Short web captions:
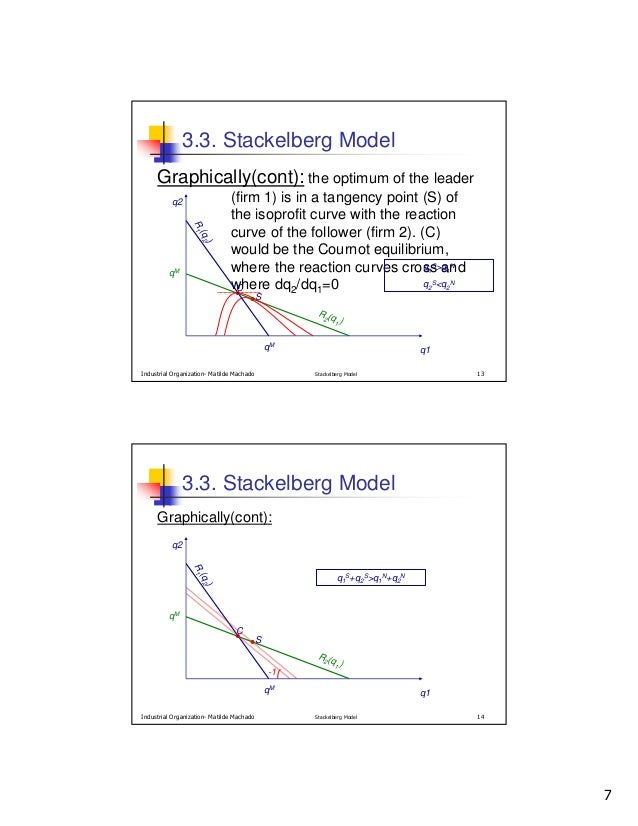 stackelberg model There are two strands of stackelberg oligopoly model one is a hierarchical  stackelberg game, in which each firm chooses its output at a stage sequentially.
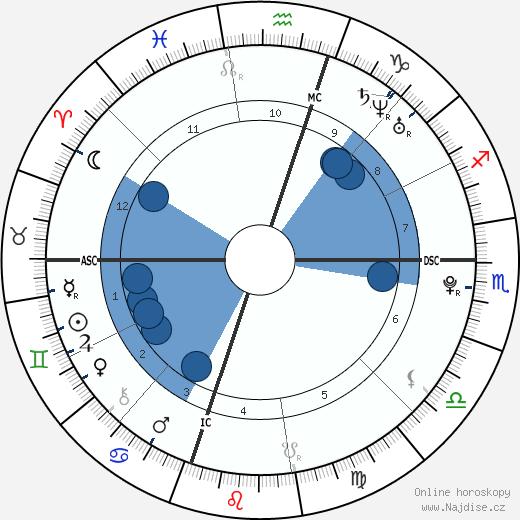 Pablo Alborán wikipedie, horoscope, astrology, instagram
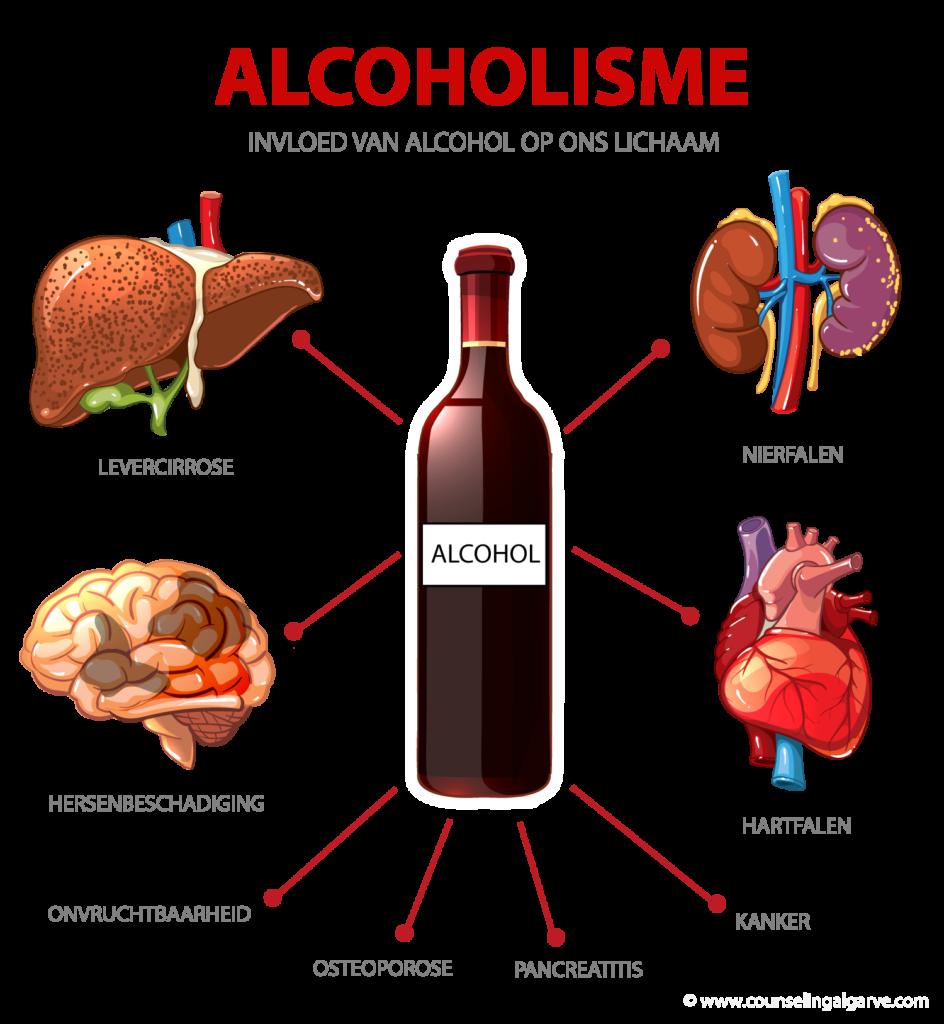 alcoholisme-drankprobleem
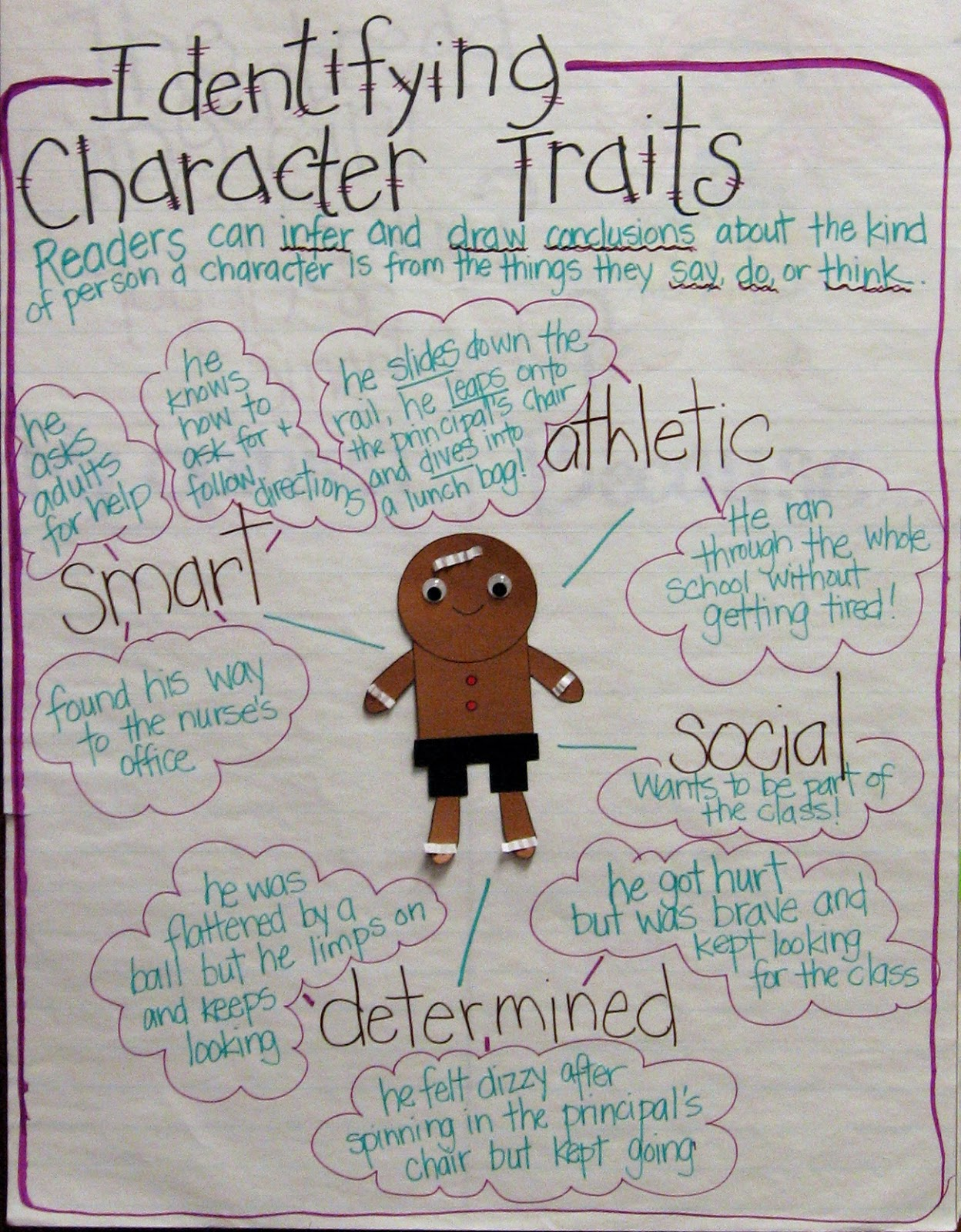 The Gingerbread Man Loose in the School character traits anchor chart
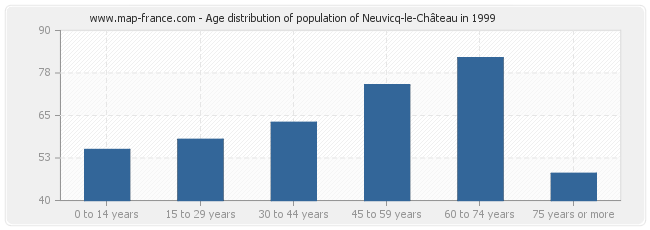 Age distribution of population of Neuvicq-le-Château in 1999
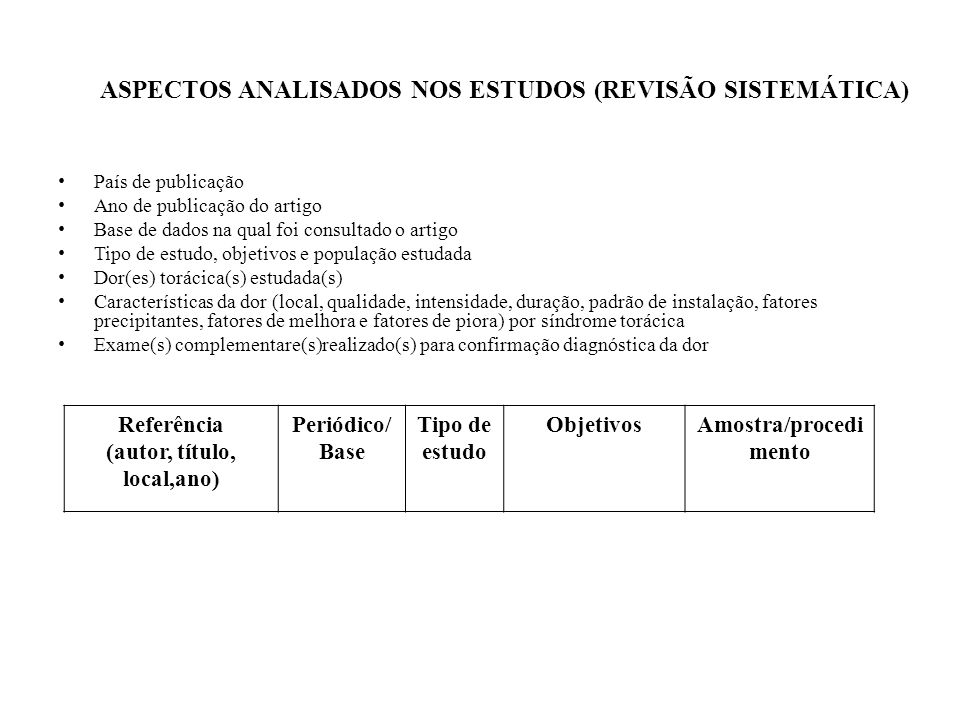 ASPECTOS ANALISADOS NOS ESTUDOS (REVISÃO SISTEMÁTICA)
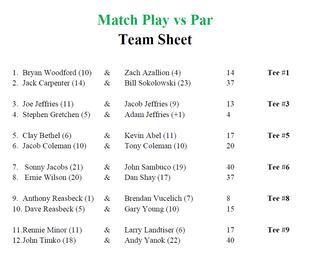 Match Play Vs. Par Teams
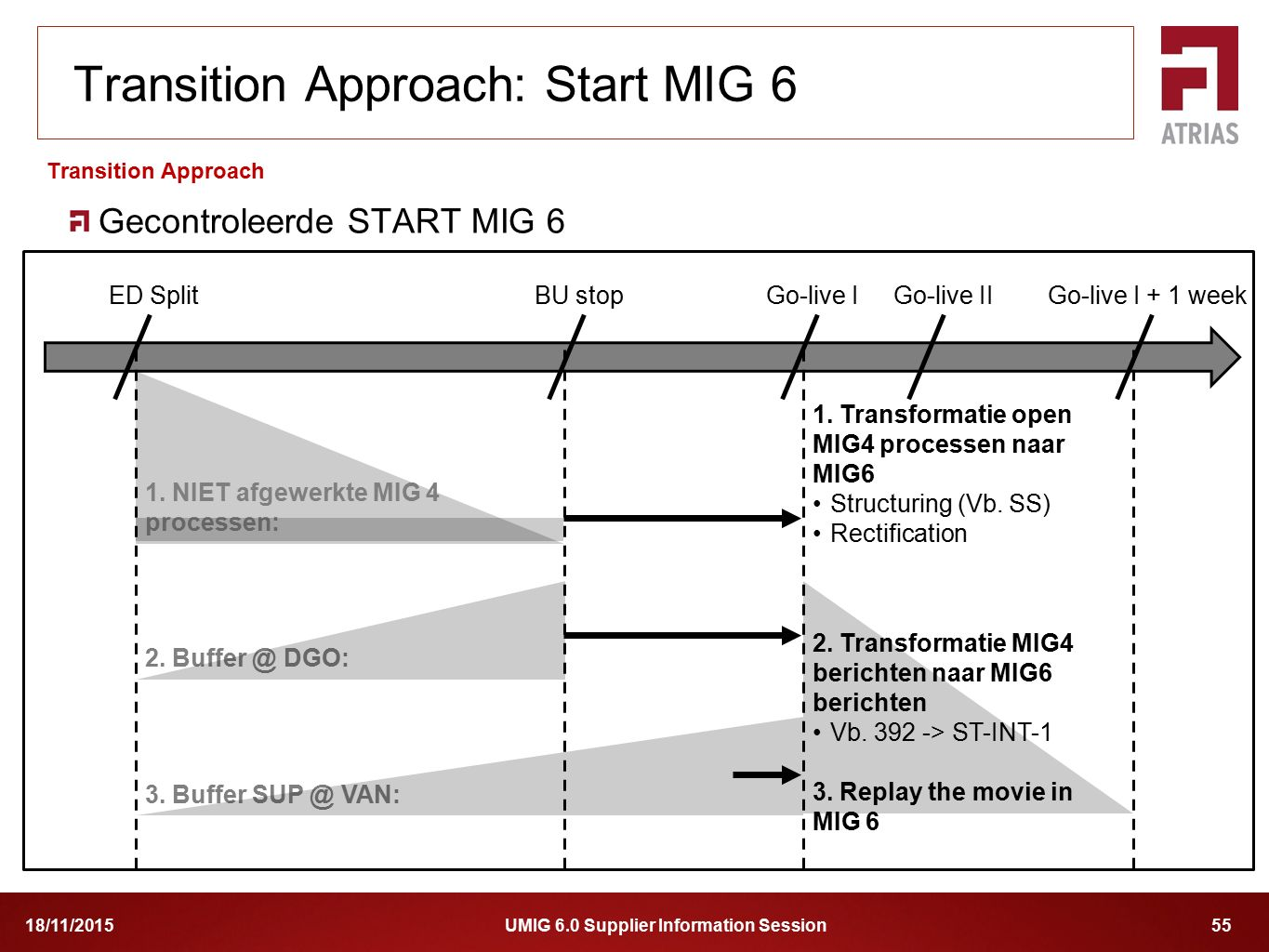 Transition Approach: Start MIG 6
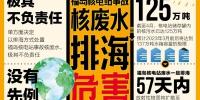 日本副首相:喝处理过的核废水没事!日本网友:你先喝 - News.Timedg.Com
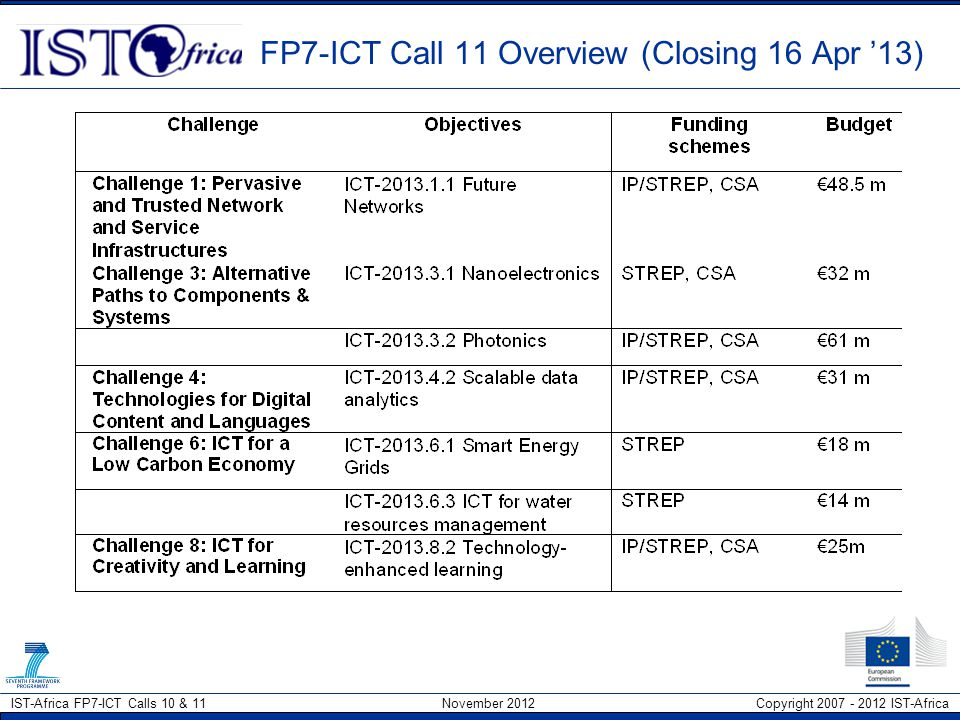 FP7-ICT Call 11 Overview (Closing 16 Apr '13)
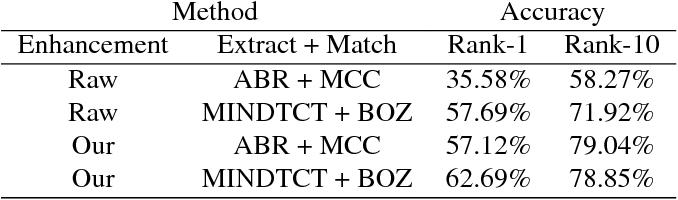 Figure 2 for Generative Convolutional Networks for Latent Fingerprint Reconstruction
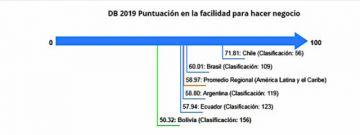 Bolivia, entre los 35 peores países del mundo para hacer negocios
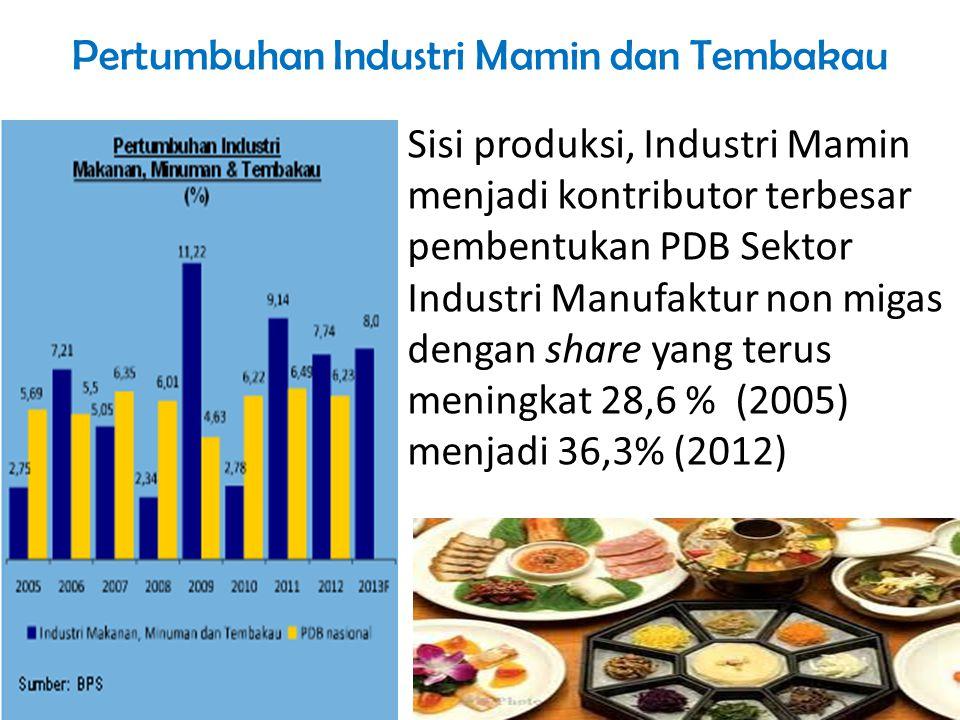 Pertumbuhan Industri Mamin dan Tembakau Sisi produksi, Industri Mamin menjadi kontributor terbesar pembentukan PDB Sektor Industri Manufaktur non miga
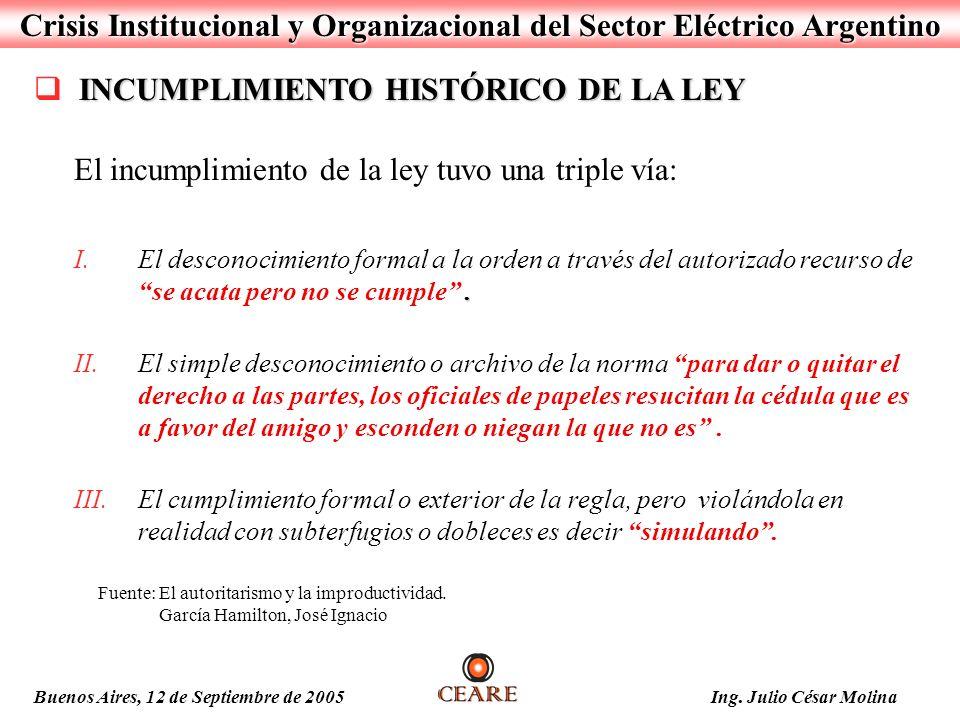Crisis Institucional y Organizacional del Sector Eléctrico Argentino Buenos Aires, 12 de Septiembre de 2005 Ing. Julio César Molina INCUMPLIMIENTO HIS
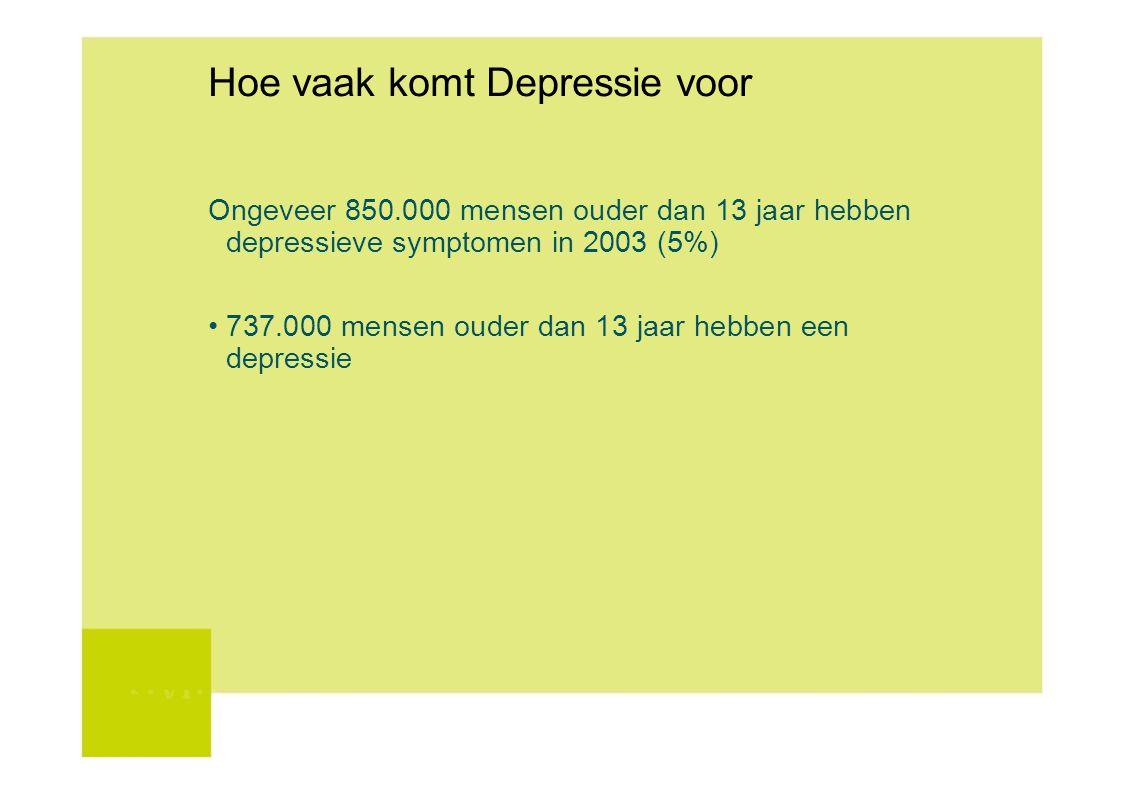 Hoe vaak komt Depressie voor Ongeveer 850.000 mensen ouder dan 13 jaar hebben depressieve symptomen in 2003 (5%) 737.000 mensen ouder dan 13 jaar hebb
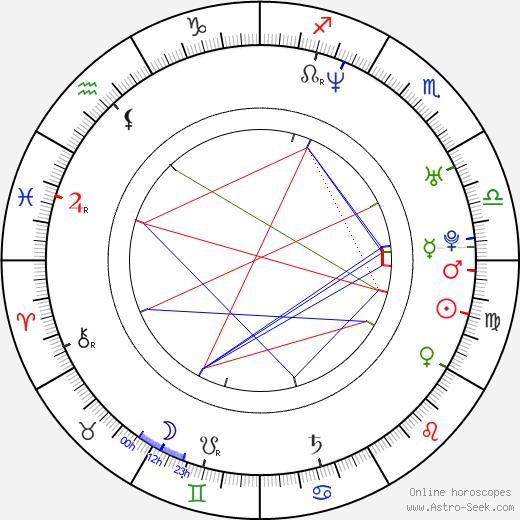 Marek Uram astro natal birth chart, Marek Uram horoscope, astrology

What is required ::
Reproduce only the lines from the line that holds "Crisis Institucional y" through the end of the records, exactly as they stand, both ends included and pictures excluded.

Answer below ::
Crisis Institucional y Organizacional del Sector Eléctrico Argentino Buenos Aires, 12 de Septiembre de 2005 Ing. Julio César Molina INCUMPLIMIENTO HIS
 Hoe vaak komt Depressie voor Ongeveer 850.000 mensen ouder dan 13 jaar hebben depressieve symptomen in 2003 (5%) 737.000 mensen ouder dan 13 jaar hebb
 Marek Uram astro natal birth chart, Marek Uram horoscope, astrology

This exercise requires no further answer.